We have seen an uptick in the number of court cases, where SMBs have had six-figure amounts stolen from their bank account by cyberthieves. The liability for these breaches is shifting to the CIOs and IT managers, as SMBs are accused of not taking the appropriate precautions to protect their data.
The need for comprehensive information security is more pressing now than ever before.
According to estimates, cybercrooks are stealing as much as $1 billion a year from SMBs in the United States and Europe.
One startling example of the effects of increased security liability for SMBs lies with a small, family-owned construction company in Maine, Patco Construction Co. Patco was victim to a cybercrime that cost the company a half-million dollars in 2009. While the bank was able to recover about $150,000, the company sued the bank for the remaining $350,000.
In May 2011, the court ruled in favor of the bank, saying that it followed Federal Financial Institutions Examination Council (FFIEC) guidelines set in 2005 for multifactor authentication for online banking, leaving Patco unable to recover the hundreds of thousands of dollars lost.

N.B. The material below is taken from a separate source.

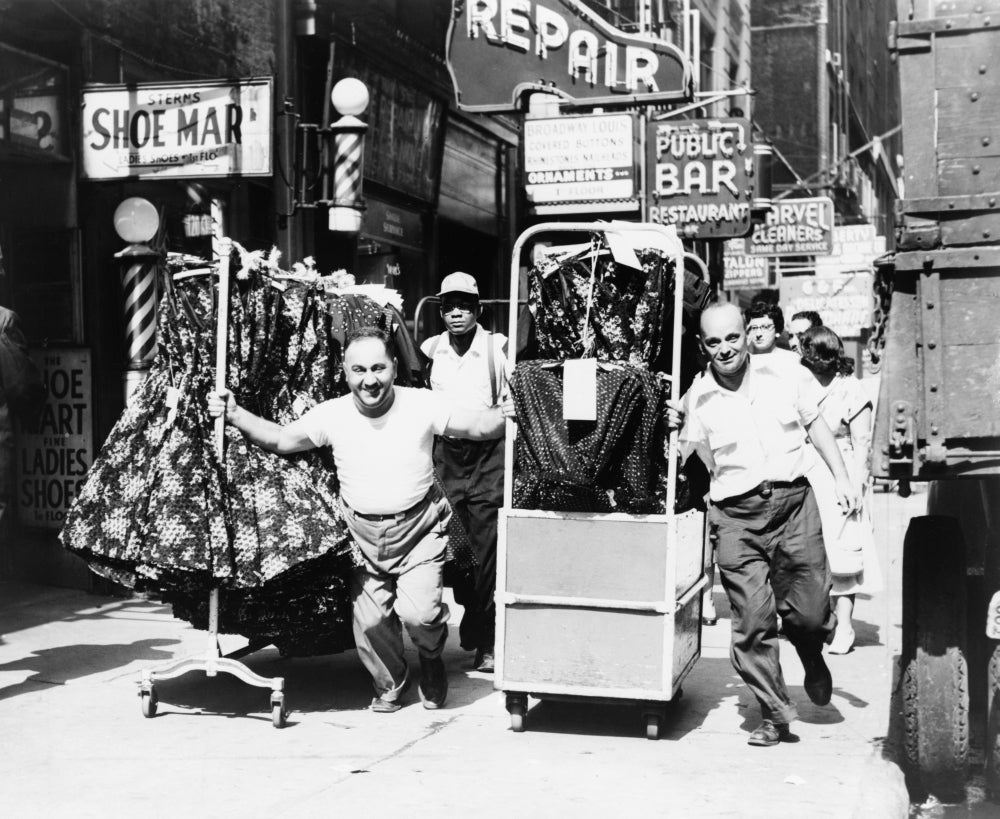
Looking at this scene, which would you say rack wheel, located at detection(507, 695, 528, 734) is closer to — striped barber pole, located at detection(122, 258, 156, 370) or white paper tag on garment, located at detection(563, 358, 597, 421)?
white paper tag on garment, located at detection(563, 358, 597, 421)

Another example is with California demolition firm, Ferma. During the summer of 2009, an employee clicked on a link and was led to a malicious website run by online criminals who used the compromised computer to steal nearly $500,000 from their bank. Ferma was able to recover approximately 60 percent of the lost money. However, according to the company's president, the bank refused to repay the remainder and withheld at least $50,000 in additional funds until Ferma agreed to sign a document saying it would not sue the bank for the remaining losses.
A single financial attack could put a smaller organization out of business or irrevocably cut into annual profits for a medium-size business. The implications of a financial breach can be a matter of life or death for SMBs.

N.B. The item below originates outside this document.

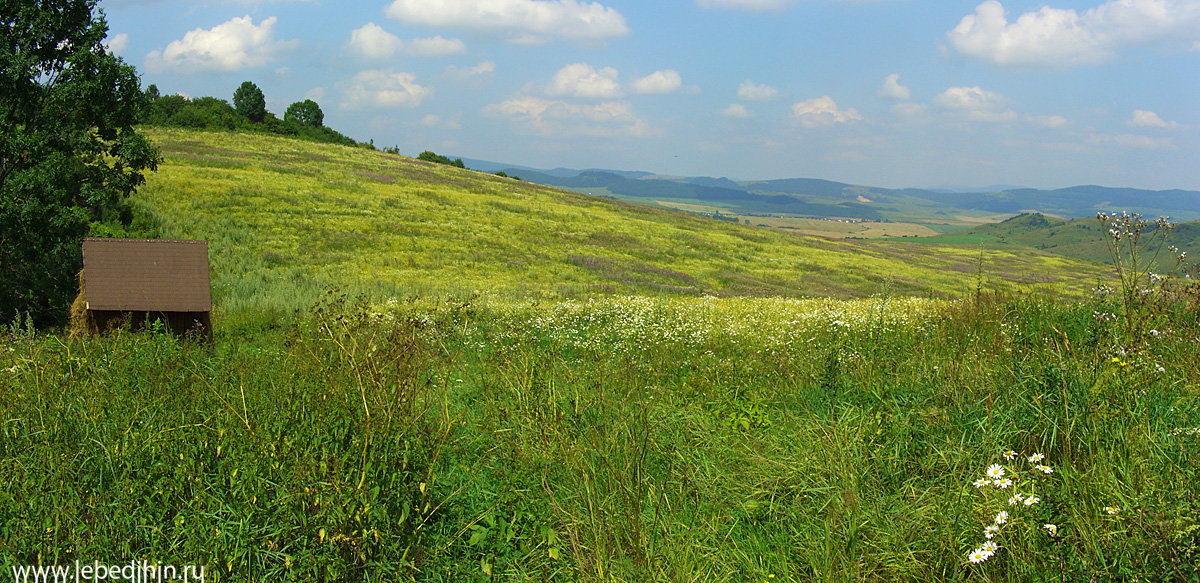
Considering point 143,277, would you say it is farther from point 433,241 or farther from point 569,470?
point 433,241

Here are eight simple steps to help SMBs protect financial data and minimize risk:
- Use a dedicated computer for financial matters, such as online banking and bill-pay. That computer should not be used for extraneous activities, such as sending and receiving emails or surfing the web. Web exploits and malicious email are two key infection vectors for malware.

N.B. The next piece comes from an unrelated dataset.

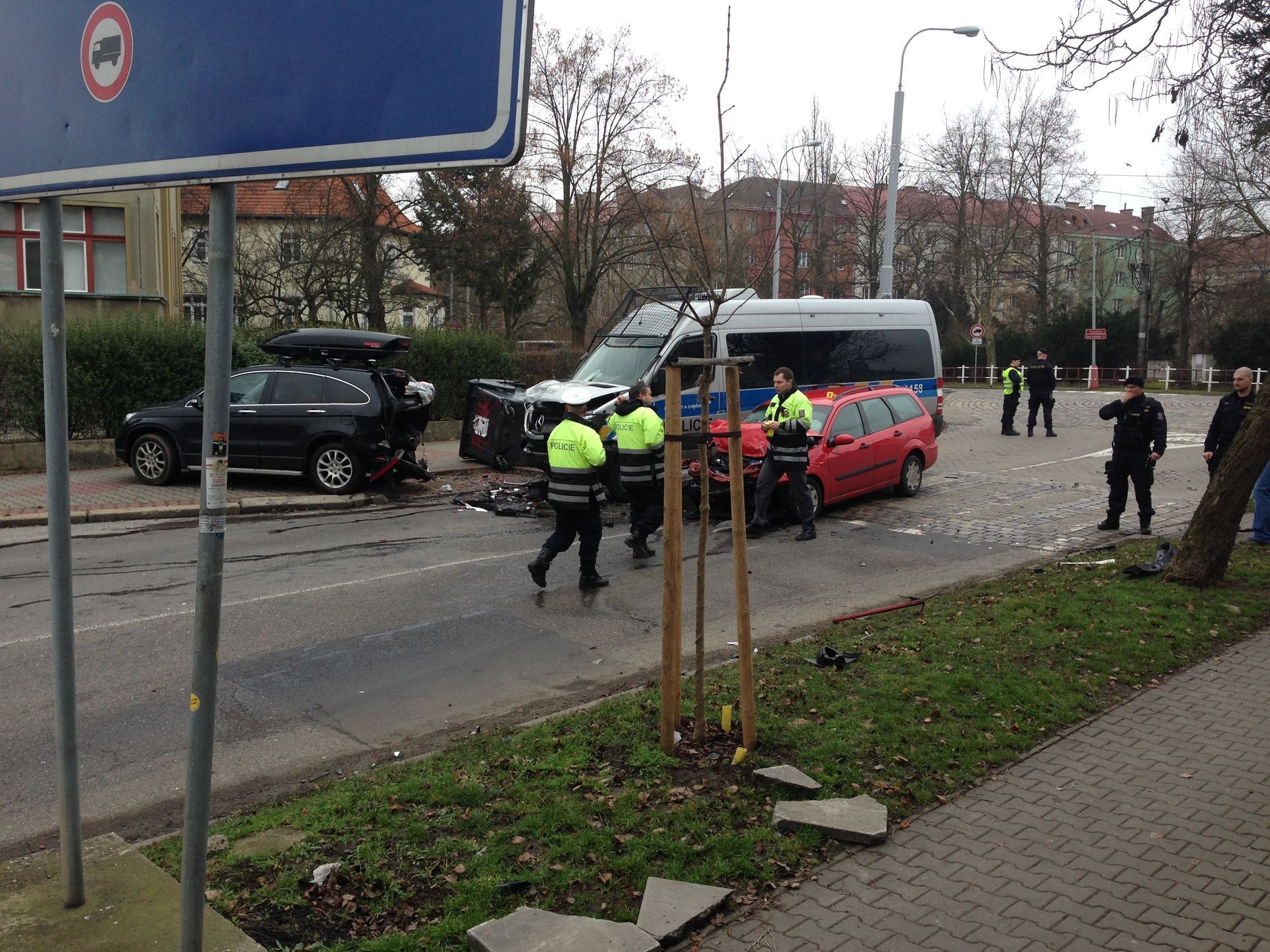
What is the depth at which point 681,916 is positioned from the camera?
382 cm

- Avoid clicking on links or attachments within emails from untrusted sources. Even if you recognize the sender, if an attachment is unexpected or looks suspicious, you should confirm that the sender has delivered the specific email before clicking on any links or attachments.
- Reconcile your banking statements on a regular basis to immediately identify abnormal transactions that may indicate account takeover.
- Advise your employees against visiting small, hosted websites that feature community forums for hobbies involving sports, computer games, etc. These forums are often hosted by internet service providers that are not diligent about security.
- If you are visiting a website and are not sure if it has been secured from viruses, observe the quality of the site. Watch out if it appears to be quickly put together and is not sophisticated, or has a disclaimer that warns visitors to browse at their own risk or that the authors are not liable for any information on the site.
- Make sure you have your security protections in place throughout the organization and install regular updates for your applications and for your computers' operating system.
- Be cautious about installing software (especially software that is too good to be true – e.g. download accelerators, spyware removal tools, etc.) and be cautious of pop-ups from websites asking users to download/execute/run otherwise privileged operations. Often this free software and these pop-ups contain embedded malware.
- Do your homework before selecting an anti-virus vendor, ensuring that they not only provide coverage for the key threats but also respond quickly with protections when new ones are introduced. Invest in an product instead of using “trial versions” as your source of protection. Trial versions of anti-virus offerings are good for testing but they do not receive updates, so any new virus that is introduced after the trial was released will have total access to your PC.
The bottom line: It's much more expensive to deal with the consequences of a financial breach than it is to prevent one. Don't wait until the last minute to find out just how essential it is and start putting your security precautions into place before it's too late.